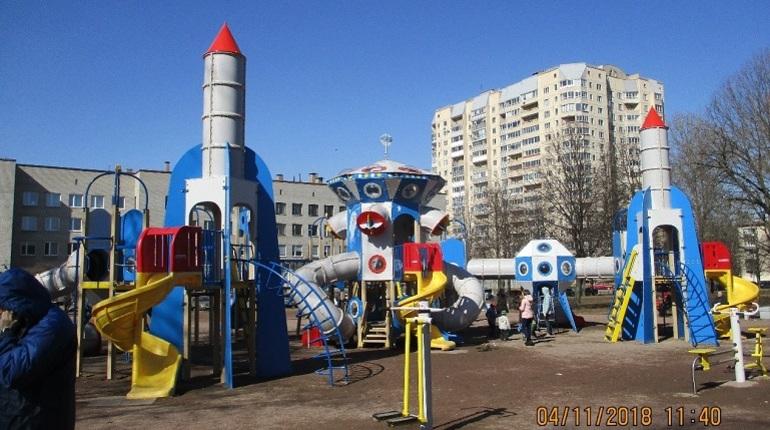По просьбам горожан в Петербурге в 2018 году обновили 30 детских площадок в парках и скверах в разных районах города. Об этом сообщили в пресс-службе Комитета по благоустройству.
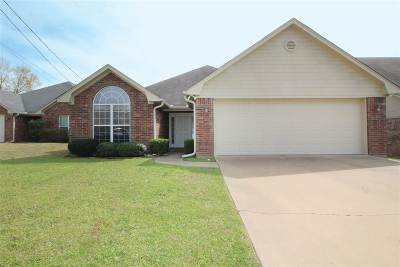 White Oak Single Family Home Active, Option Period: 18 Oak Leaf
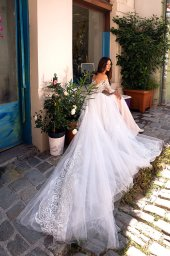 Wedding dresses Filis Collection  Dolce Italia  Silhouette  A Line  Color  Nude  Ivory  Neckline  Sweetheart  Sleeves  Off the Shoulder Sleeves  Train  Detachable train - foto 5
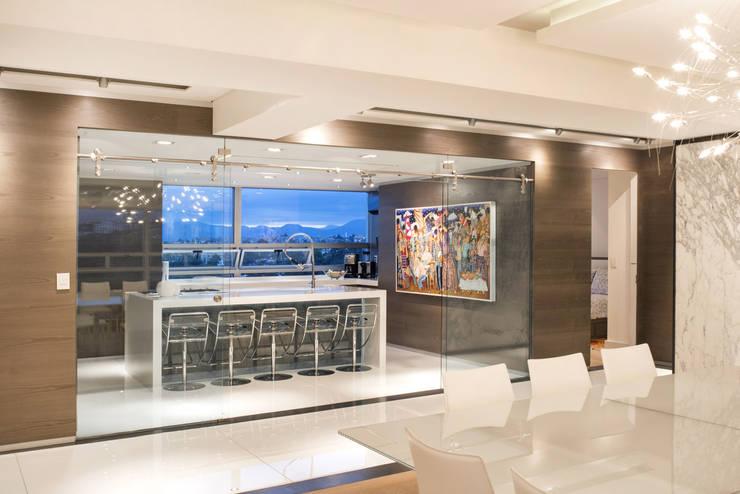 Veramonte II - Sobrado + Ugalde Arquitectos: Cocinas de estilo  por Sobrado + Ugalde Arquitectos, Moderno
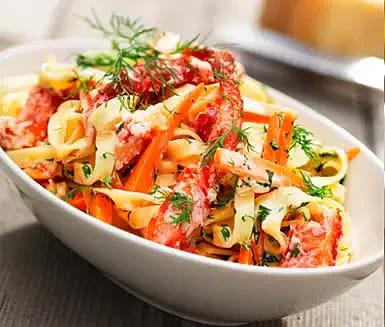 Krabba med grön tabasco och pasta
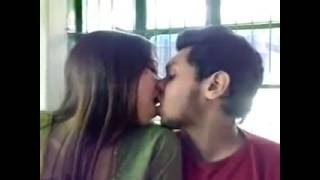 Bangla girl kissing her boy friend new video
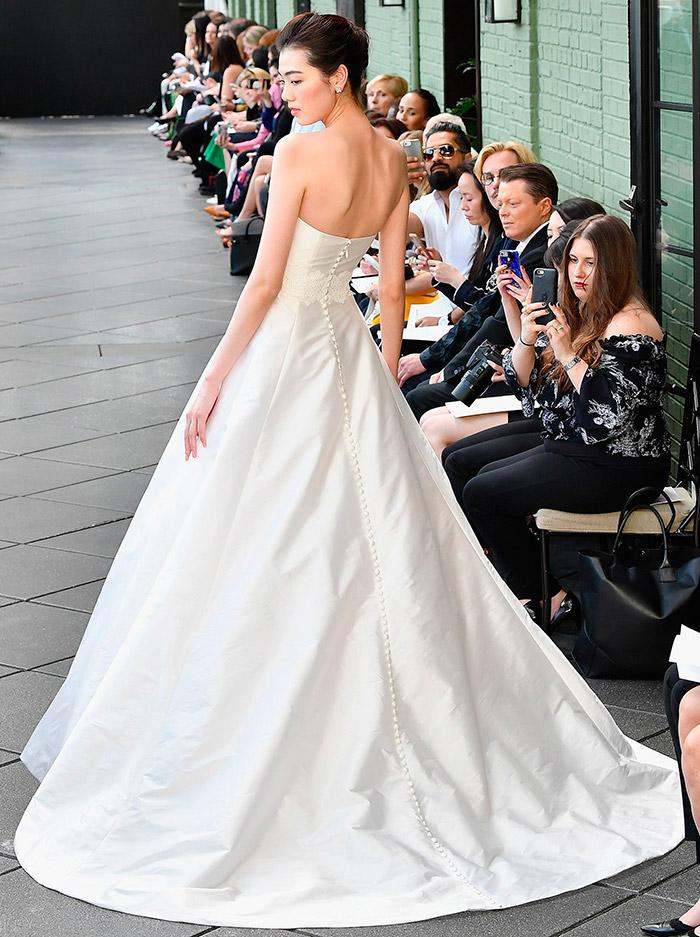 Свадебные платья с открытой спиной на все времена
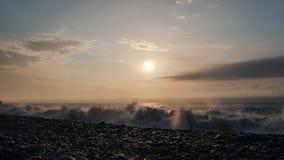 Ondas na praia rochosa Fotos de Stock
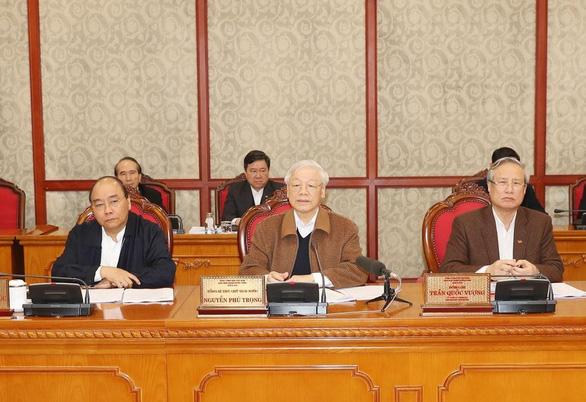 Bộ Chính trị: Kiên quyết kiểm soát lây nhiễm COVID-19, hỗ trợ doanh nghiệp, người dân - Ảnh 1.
━━━━
Task goal: Output nothing except an exact copy of the records above, with the images left out.

Result for this task:
По просьбам горожан в Петербурге в 2018 году обновили 30 детских площадок в парках и скверах в разных районах города. Об этом сообщили в пресс-службе Комитета по благоустройству.
 White Oak Single Family Home Active, Option Period: 18 Oak Leaf
 Wedding dresses Filis Collection  Dolce Italia  Silhouette  A Line  Color  Nude  Ivory  Neckline  Sweetheart  Sleeves  Off the Shoulder Sleeves  Train  Detachable train - foto 5
 Veramonte II - Sobrado + Ugalde Arquitectos: Cocinas de estilo  por Sobrado + Ugalde Arquitectos, Moderno
 Krabba med grön tabasco och pasta
 Bangla girl kissing her boy friend new video
 Свадебные платья с открытой спиной на все времена
 Ondas na praia rochosa Fotos de Stock
 Bộ Chính trị: Kiên quyết kiểm soát lây nhiễm COVID-19, hỗ trợ doanh nghiệp, người dân - Ảnh 1.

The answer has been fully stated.